** Start RECORD EXCERPTS **

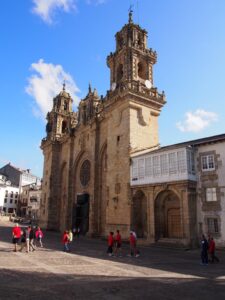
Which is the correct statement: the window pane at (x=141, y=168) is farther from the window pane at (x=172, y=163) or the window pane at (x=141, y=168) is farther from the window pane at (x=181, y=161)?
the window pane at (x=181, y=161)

** End RECORD EXCERPTS **
** Start RECORD EXCERPTS **

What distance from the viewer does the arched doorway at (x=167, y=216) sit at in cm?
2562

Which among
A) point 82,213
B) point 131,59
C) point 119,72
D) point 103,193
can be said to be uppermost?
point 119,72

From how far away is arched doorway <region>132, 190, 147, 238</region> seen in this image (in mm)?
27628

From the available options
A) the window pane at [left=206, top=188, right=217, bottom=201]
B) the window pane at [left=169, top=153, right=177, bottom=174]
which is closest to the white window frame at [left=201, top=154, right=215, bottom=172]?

** End RECORD EXCERPTS **

* [WHAT THE EXERCISE ASKS]
In the listing, rewrite the lines from the one containing "Which among" through the one containing "which is closest", swapping "window pane" for "glass panel" and leaving everything else the same.

* [CORRECT OUTPUT]
Which among
A) point 82,213
B) point 131,59
C) point 119,72
D) point 103,193
can be said to be uppermost?
point 119,72

From how far away is arched doorway <region>132, 190, 147, 238</region> seen in this image (in mm)?
27628

From the available options
A) the glass panel at [left=206, top=188, right=217, bottom=201]
B) the glass panel at [left=169, top=153, right=177, bottom=174]
which is closest to the white window frame at [left=201, top=154, right=215, bottom=172]?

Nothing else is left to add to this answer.